start

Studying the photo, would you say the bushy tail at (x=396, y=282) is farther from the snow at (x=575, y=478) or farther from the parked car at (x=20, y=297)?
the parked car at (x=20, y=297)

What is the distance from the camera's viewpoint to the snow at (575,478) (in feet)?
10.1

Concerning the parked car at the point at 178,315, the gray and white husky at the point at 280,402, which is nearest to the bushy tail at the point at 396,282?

end
start

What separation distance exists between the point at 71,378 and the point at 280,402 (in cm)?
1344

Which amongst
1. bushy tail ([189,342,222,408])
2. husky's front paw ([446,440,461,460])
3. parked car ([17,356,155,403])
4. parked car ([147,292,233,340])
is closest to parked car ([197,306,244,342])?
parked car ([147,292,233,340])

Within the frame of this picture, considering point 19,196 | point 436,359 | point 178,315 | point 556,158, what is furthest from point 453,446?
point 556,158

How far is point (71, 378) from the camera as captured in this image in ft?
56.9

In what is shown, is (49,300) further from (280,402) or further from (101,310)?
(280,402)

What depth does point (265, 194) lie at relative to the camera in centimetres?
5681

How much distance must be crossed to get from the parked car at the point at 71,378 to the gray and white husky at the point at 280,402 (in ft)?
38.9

end

Objective ▸
Rewrite the part of the data that opens with the line containing "What is the" and closes with the line containing "Concerning the parked" as a Markdown table with the columns Row and Line, one numbered row per line and no blank lines.

Answer to the problem ▸
| Row | Line |
|---|---|
| 1 | What is the distance from the camera's viewpoint to the snow at (575,478) (in feet)? |
| 2 | 10.1 |
| 3 | Concerning the parked car at the point at 178,315, the gray and white husky at the point at 280,402, which is nearest to the bushy tail at the point at 396,282? |